Nachdem ich dann mein Schwerwasser endlich bekommen hatte, sollte ich als vernünftiger Wissenschaftler ja als ersten Schritt mal die Qualität und Reinheit messen und an diesem Schritt sitze ich nun aktuell. Grundsätzlich kann die Menge an Fremdatomen durch eine Titration bestimmt werden, aber das sagt mir leider nicht, was für Fremdstoffe in meinem Wasser sind.

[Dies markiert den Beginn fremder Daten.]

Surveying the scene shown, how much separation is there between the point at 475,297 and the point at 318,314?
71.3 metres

Um die Zusammensetzung der verschiedenen Isotope herauszufinden (wieviel Prozent H, D und T) könnte man Massenspektroskopie betreiben und sie nach ihrem Gewicht trennen oder NMR-Spektroskopie benutzen, um sie nach ihrem Kernspin zu unterscheiden. Leider sind wohl beide Verfahren hier im Haus gerade nicht so einfach möglich, so dass ich wahrscheinlich auf Plan-B zurückgreifen muss.
Plan-B wäre dann nur den Tritiumgehalt zu messen, denn wie ich dem entsprechenden Artikel ja schon geschrieben hatte, ist Tritium leicht radioaktiv und das ist ja mein Fachgebiet. Mithilfe von Flüssigszintillation, bei der das Schwerwasser dann mit einem radiolumineszenten Farbstoff vermischt wird, kann man sehr sehr präzise die Radioaktivität und damit den Gehalt an Tritium in meiner Probe messen. Das ganze ist sogar so präzise, dass ich festellen kann, wieviel Neutronen mein Schwerwasser nur dadurch einfangen wird, dass es hier im Keller herumsteht. Ich nehme momentan noch Wetten an, wo mehr Tritium drin ist… in meinem Schwerwasser oder in einer Vergleichsprobe Wasser aus dem Rhein vor meiner Haustür… ich bin sehr gespannt.